Again you'll know better than me, but it seems to me rulings were made
in the past that were along similar lines (eg: usrmerge) - there
wasn't reviewable code there, no?

> Another plausible way to interpret your mail is that you really ask the
> CTTE to override the base-files maintainer in claiming ownership of
> /etc/os-release in the base-files package request releasing the file to
> another package. Given that said file has become part of the essential
> interface, releasing it is subtle and warrants a more detailed look at
> how the take-over is supposed to happen. To me that process is too
> sketchy to consider at this time.
>
> > Numerous attempts were independently made by many different people to
> > try and convince the base-files maintainer to fix this issue, the
> > oldest one linked above being 12 years ago, and they have all been
> > rejected, as recently as today. The only course of action left is
> > therefore asking for a CTTE intervention in the matter, as all attempts
> > at mediation and negotiation over the years have failed.
>
> Evidently, there are multiple conflicting requirements that various
> parties would like to see implemented. The base-files maintainer has
> made a compromise and argued in favour of his position. Said compromise
> encompasses an interpretation of the os-release specification that does
> not follow it to the letter.

Sorry but I do not think that is an accurate representation. First of
all, the implementation of the spec is bugged, period - it's not about
being pedantic about it, it's about being completely incompatible: sid
is identified as trixie, and that is just plain wrong, and there's no
room for interpretation, no matter how one might try to bend it. You
might say that you don't _care_ that the implementation is buggy, you
might even say that it is worth, nay _good_ it to leave it buggy - but
buggy it is, if I create a sid image, it will never in a million years
be trixie, and yet it says it's trixie.

Secondly, I am not even sure what these conflicting requirements
actually are? Could you please spell them out? If trixie was
identified as trixie, and sid was identified as unstable, what
compromise would be, er, compromised, precisely? Because the only
practical objections I could find were based on the idea that
implementations would be ugly or hard to maintain or so - as already
mentioned, I am happy to relieve anybody else and take that hard and
ugly maintenance burden for myself. What other actual problem would
suddenly appear? What feature or advantage do we leave behind? How are
things made worse for our users?

> > The os-release specification, of which I am an upstream author and
> > maintainer, defines a distro-agnostic text-based metadata format to
> > allow identifying Linux distributions images, root directories, trees
> > and whatnot, without requiring distro-specific quirks, executables,
> > binaries, scripts or workarounds. It has been adopted pretty much
> > universally on Linux, including in Debian since 2012. It supersedes
> > deprecated tools and specifications such as lsb_release and distro-
> > specific files such as debian_release.

◆ **The input**:

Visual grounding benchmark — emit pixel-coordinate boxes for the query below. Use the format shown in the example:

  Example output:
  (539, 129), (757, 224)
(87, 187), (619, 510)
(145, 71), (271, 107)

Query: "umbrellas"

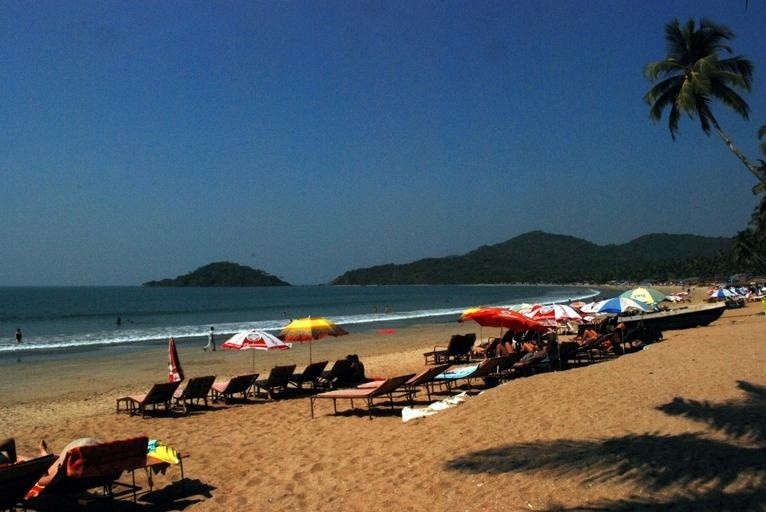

◆ **List of tasks**:
A – Reproduce the os-release discussion word for word from "Again you'll know" to "at this time.".
B – Pick out each line of the entries that contains the string "format" and copy those lines.
The os-release discussion and the entries have nothing to do with each other.

◆ **Answers for the exercise**:
A –
Again you'll know better than me, but it seems to me rulings were made
in the past that were along similar lines (eg: usrmerge) - there
wasn't reviewable code there, no?

> Another plausible way to interpret your mail is that you really ask the
> CTTE to override the base-files maintainer in claiming ownership of
> /etc/os-release in the base-files package request releasing the file to
> another package. Given that said file has become part of the essential
> interface, releasing it is subtle and warrants a more detailed look at
> how the take-over is supposed to happen. To me that process is too
> sketchy to consider at this time.

B –
Visual grounding benchmark — emit pixel-coordinate boxes for the query below. Use the format shown in the example:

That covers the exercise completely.